Wirklichkeit und Nichtwirklichkeit?

Peter Bichsel

Blumen

In dieser Erzählung ist der Konjunktiv auch als stilistisches Mittel verwendet. Durch Modi wird eine ungewöhnliche Situation im Leben der Hauptpersonen dargestellt und ihr seelischer Zustand beschrieben.

Dann stellte er sie sich in einem Blumenladen vor, mit grüner Schürze und Nelkenlächeln. Er würde eintreten und fragen, ob es hier Blumen zu kaufen gebe und sie würde erschrecken und lächeln und sagen: „Fast nur Blumen“, und er würde auch lächeln. „Ja, ich sehe“, würde er sagen. Dann würde er fragen: „Duften sie?“

Sie gibt keine Antwort. Sie nimmt eine gelbe Blume aus der nächsten Vase in die Hand und dreht sie zwischen Zeigefinger und Daumen. „Was wünschen Sie?“ will sie fragen, lässt es aber sein.

„Hat er gefragt, „duften sie“; fragt sie sich. „Mir wird es peinlich“, denkt sie. In Gedanken versucht sie ihm zuzuflüstern, was er zu sagen hätte:

„Sie haben viele Blumen hier.“ „Lieben Sie die roten Blumen?“ „Astern gefallen mir gut.“ „Wie heißen die Blumen.“ Aber sie hat es vergessen. „Viele Blumen haben Sie hier.“ – „Ich liebe Blumen“, würde sie sagen. „Astern gefallen mir“, könnte er sagen. „Vor allem die roten“, würde sie antworten.

Und sie weiß, dass sie duften, aber die Blumen duften ganz anders, das weiß sie auch.

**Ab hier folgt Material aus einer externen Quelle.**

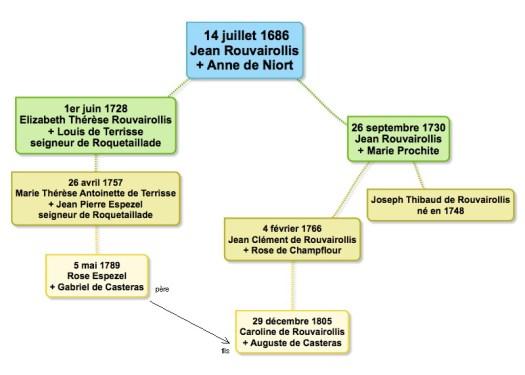 rouvairollis_casteras_genealogie1.jpg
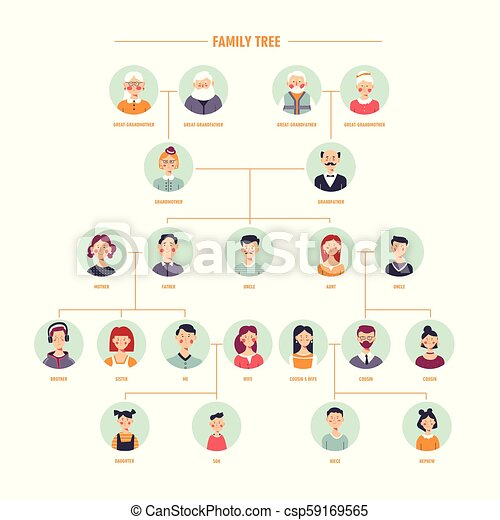 vector family tree genealogy branches template family tree or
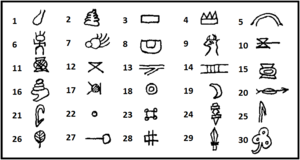 Ersu Shaba script - Sample glyphs. Pronunciation and meaning.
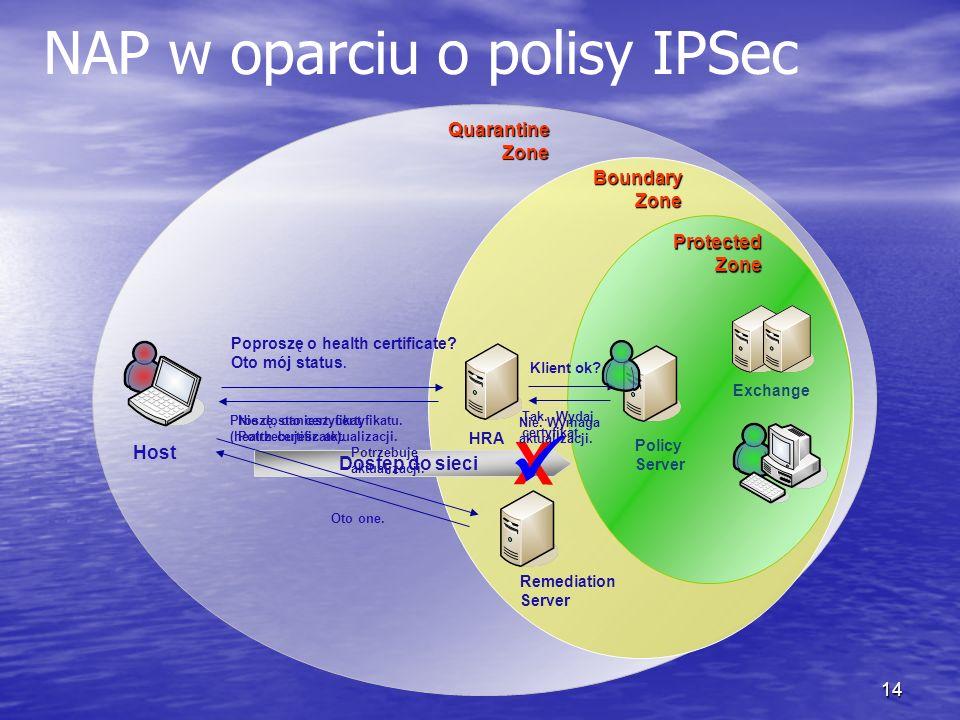 13 Network Access Protection Jak to działa Nie spełnia założeń polisy 1 Restricted Network Klient rząda dostępu do sieci i prezentuje swój status1 4 Jeżeli klient nie spełnia założeń polisy, klient jest przekierowany do osobnego VLANu.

„Blumen duften ganz anders“, sagt sie. Und er würde nichts sagen. Und später würde sie fragen: „Was tun Sie hier?“ und er würde antworten: „Ich verkaufe Blumen.“ „Warum duften sie nicht?“ sagt sie. „Es sind Papierblumen.“ „Oh, sie sind schön“, flüstert sie.“ Aber sie duften nicht“, sagt er. „Kann man den Duft nicht herstellen?“ bemitleidet sie ihn. Oder er würde sagen: „Ich stelle Papierblumen her.“ „Oh, das ist sicher schwer“, sagt sie darauf, „ich möchte das auch können, aber ich liebe Papierblumen nicht.“ „Warum stelle ich Papierblumen her?“ würde er im Weggehen denken.

●Überlegen Sie!

 Welche Rolle spielt Konjunktiv II in der Erzählung von Р. Bichsel?